I've just recently had the chance to meet Peter Sobiloff, who coincidentally this week penned a timely post at Sandhill.com on what software companies must do to survive an economic downturn.
Ready for a Downturn? by Peter Sobiloff
Software companies with a plan for bad times will not just survive a downturn–
they will emerge stronger than before.
I encourage everyone to read Peter's post in its entirety as I think he hits on many of the issues facing software companies of all sizes in the coming year or two. With that said, I'd like to highlight a few of his points specifically and react to them from the perspective of a public-equity investor in the space.
Point 1: A Downturn is Likely
Peter cites a confluence of factors for his cautious outlook:
- Weakening credit conditions
- Consumer confidence
- Rising gas prices
- Housing market woes
- Weakening dollar
- The upcoming Presidential election
I wholeheartedly agree with all of Peter's points, but would add two more to the equation:
- Employment trends -- The third leg of the U.S. consumer fallout relates to employment. Thus far, employment trends have been surprisingly resilient, but this week's rumor of massive layoffs at Citigroup is, in my view, a harbinger of things to come.
- Beijing Olympics -- I'm a believer in the BRICS phenomenon as a long-term secular growth driver; but given the valuations being afforded the Chinese equity market (and other emerging markets); it would be foolish to think that the MARGINAL rate of economic growth isn't vitally important for global IT spending trends. With the Beijing Olympics coming next year, there is a very real catalyst for China to slow down its torrid growth (with little thought of inflation) in the second half of next year.
Point 2: This Downturn will be Different from the 2001 Bubble
...It is impossible to talk about a downturn without comparing it to the dotcom
crash of 2001 and the subsequent recession. But if a downturn comes next year,
the drop will be different and not nearly as steep. Here’s why.
The
dotcom boom was characterized by immature and unproven business models which
exposed tech companies across the board. A startup that wasn’t making money
would buy Cisco equipment and Viant’s consulting services. That cycle of
economic activity based on immature models was bound to fail.
Today’s
software companies are much more mature. All tech companies have learned a lot
of lessons which set them on much more sound footing than during the dotcom era
and will help them during a future downturn...
There is no question that the technology markets (and the U.S. equity markets on the whole) are far better positioned than we were in 2000; when "irrational exuberance" was a stark reality. Software valuations are in-line with historical levels. That is to say, publicly-traded software companies are neither particularly expensive nor cheap based on historical comparison (both relative to the market indices as well as measured against absolute earnings, cash flow and revenue growth multiples).

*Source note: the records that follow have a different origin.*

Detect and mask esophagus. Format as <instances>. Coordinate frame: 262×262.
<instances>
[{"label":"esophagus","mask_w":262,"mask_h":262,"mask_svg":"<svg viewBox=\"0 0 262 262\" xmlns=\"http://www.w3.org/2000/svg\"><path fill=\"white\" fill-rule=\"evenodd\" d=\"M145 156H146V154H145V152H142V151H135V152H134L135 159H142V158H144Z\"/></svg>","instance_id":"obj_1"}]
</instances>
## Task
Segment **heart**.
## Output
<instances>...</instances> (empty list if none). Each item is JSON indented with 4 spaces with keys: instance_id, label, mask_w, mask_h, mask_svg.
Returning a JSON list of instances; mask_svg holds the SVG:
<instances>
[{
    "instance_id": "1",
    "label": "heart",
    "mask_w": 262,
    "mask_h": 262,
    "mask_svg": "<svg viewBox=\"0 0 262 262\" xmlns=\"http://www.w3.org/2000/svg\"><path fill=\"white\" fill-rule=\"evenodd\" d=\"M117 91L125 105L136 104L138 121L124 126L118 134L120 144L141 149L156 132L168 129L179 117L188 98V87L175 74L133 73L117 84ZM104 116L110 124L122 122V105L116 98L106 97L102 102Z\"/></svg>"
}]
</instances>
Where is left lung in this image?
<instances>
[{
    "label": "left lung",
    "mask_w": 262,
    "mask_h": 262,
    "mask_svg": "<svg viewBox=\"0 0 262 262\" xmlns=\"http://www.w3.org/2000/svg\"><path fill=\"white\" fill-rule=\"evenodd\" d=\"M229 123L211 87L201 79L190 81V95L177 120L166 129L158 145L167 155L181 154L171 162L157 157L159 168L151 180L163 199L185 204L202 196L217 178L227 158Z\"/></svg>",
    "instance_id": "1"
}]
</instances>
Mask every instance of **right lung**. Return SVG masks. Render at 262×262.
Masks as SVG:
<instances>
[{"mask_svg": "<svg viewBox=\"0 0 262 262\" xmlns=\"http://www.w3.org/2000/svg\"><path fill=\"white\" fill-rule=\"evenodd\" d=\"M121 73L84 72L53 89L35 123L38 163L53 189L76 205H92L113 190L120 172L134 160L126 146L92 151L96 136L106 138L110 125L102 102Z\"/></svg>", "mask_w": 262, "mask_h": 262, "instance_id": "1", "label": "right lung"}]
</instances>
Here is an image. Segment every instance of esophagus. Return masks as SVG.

That said, I do worry a bit about Peter's second analogy; i.e., the issue of immature bubble companies spending money on Cisco hardware and Viant services. Although we don't have that to worry about this time, we do have a tremendous amount of spending coming from the emerging economies. All of those companies in China, India, Indonesia, Brazil, Russia, etc...have been building with extremely cheap access to capital. That certainly argues for a lot of froth (and poorly managed enterprises) that could very quickly close off their spending spigots. That's a risk that is also impossible to quantify, because we have very little reliable data on the true econometrics driving many of those countries.
Point 3: Downturns can be an Opportunity
...Economic cycles – both up and down – are always an opportunity. Like anything
else, the more prepared a company is, the better it will ride out either cycle.
Executives must communicate with management about a potential downturn,
have a specific action plan, have “buy in” for the plan at all levels, and build
the business in a “componentized” way that enables progress during tough times.
Savvy companies can use an economic trough to execute strategic M&A deals
and gain ground against their competitors.
The software companies that
operate strategically during a downturn will emerge as stronger businesses for
the long term.
Peter is spot on here. The software industry has matured considerably since the late 90s. Growth rates, in aggregate, have slowed but that's as much a function of the industry gaining scale and importance (it now figures in at about 25% of IT spending). Well-run software businesses are attractive in good and bad times. With unbelievably high gross margins; software companies that are pragmatic can effectively control their spending and protect margins in downturns (i.e.,slow down hiring, pare back poor-performing sales reps, consolidate G&A through M&A and outsourcing). In addition, while license revenues can fluctuate considerably, maintenance revenues remain predictable and sticky. Subscription revenues (an emerging line item as SaaS gains popularity) are, as well. Many software companies are sitting on boatloads of cash.
Software companies with a plan in place; and a pragmatic, forward-thinking executive team will come out of this downturn better off.